Earlier in the week, the pathologist who conducted the post-mortem into his death said that Kamal was twice over the drink-drive limit, and had cocaine in his system.

His family confirmed to Dr Alan Bates that they knew he would occasionally drink, but did not know he took cocaine. However several witnesses who gave evidence said they didn’t notice anything different about Kamal that morning.

Dr Bates said this wasn’t unusual, as it was likely he had “built up a tolerance”, he told the court. He said it would be wrong to ignore the cocaine, which affects the heart.

Kamal, who was 56, had started his shift at 5.30am. He had cleaned the bottom of the pool. CCTV shown to the jury showed him then swimming two lengths just after 10am, before he sank to the bottom of the pool at the end of his final length.

Footage also showed gym members and staff frantically trying to revive Kamal after he was hauled out of the pool.

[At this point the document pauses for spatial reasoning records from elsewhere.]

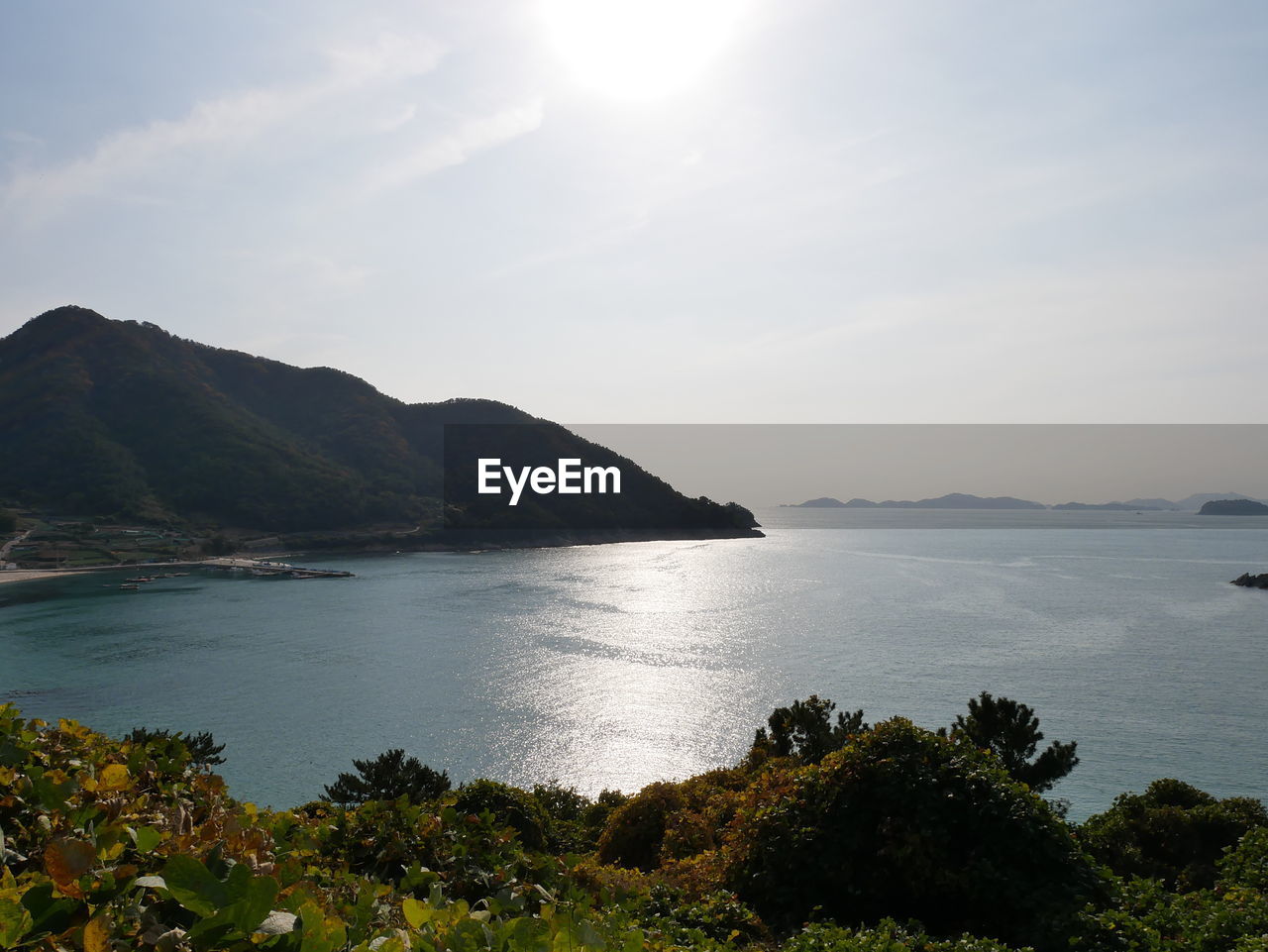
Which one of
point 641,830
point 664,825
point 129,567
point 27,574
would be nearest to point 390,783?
point 641,830

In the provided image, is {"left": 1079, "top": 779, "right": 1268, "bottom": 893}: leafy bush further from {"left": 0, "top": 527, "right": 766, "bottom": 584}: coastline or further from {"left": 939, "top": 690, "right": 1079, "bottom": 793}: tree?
{"left": 0, "top": 527, "right": 766, "bottom": 584}: coastline

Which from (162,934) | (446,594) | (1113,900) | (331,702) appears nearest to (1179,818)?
(1113,900)

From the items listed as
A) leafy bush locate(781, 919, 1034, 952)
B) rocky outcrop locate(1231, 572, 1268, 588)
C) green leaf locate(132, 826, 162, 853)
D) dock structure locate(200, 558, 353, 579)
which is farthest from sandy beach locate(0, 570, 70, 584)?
rocky outcrop locate(1231, 572, 1268, 588)

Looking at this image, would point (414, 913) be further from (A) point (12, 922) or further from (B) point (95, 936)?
(A) point (12, 922)

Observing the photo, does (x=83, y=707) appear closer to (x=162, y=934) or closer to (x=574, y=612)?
(x=574, y=612)

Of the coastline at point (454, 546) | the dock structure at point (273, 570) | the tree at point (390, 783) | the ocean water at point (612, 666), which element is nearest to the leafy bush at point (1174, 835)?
the ocean water at point (612, 666)

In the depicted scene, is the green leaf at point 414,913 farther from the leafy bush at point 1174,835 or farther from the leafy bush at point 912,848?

But Dr Michael Scallan, a retired anaesthetist who was in the club at the time, checked Kamal’s pupils during the resuscitation efforts before paramedics arrived. He found them “fixed and dilated”, which shows serious brain damage caused by a lack of oxygen for three to five minutes.

This was confirmed by the pathologist, who said Mr Al-Hirsi would have survived if he had been noticed as soon as he submerged, and had been revived.

Gazmend Turjaka, a member at the club, spoke on Monday of his regret at not intervening earlier, as he initially thought Kamal was “fooling around”.

“This will live with me forever. If I could go back and do things differently, I would,” he said.

Senior coroner Mary Hassell, who has presided over the inquest, will issue a prevention of future deaths notice in the next few days.

Fadhl Al-Hirsi, Kamal’s brother, said: “He was very popular, and he would do anything for anyone.

“We didn’t know about the drugs, and we were so shocked when we heard that in court.

“He was bubbly. All his nieces and nephews loved him so much. It’s so sad – he was so young.”

A spokesperson for the Bannatyne Group expressed their thoughts and sympathies with Kamal’s friends and family.

They went on to say: “The inquest jury considered all the facts surrounding his sad death and concluded it was due to cardiac arrhythmia with alcohol and cocaine consumption possibly a factor.

“While not all the evidence heard during the inquest was relevant to Kamal’s death, we will thoroughly review the narrative verdict alongside the comments made by the coroner about our policies and procedures.”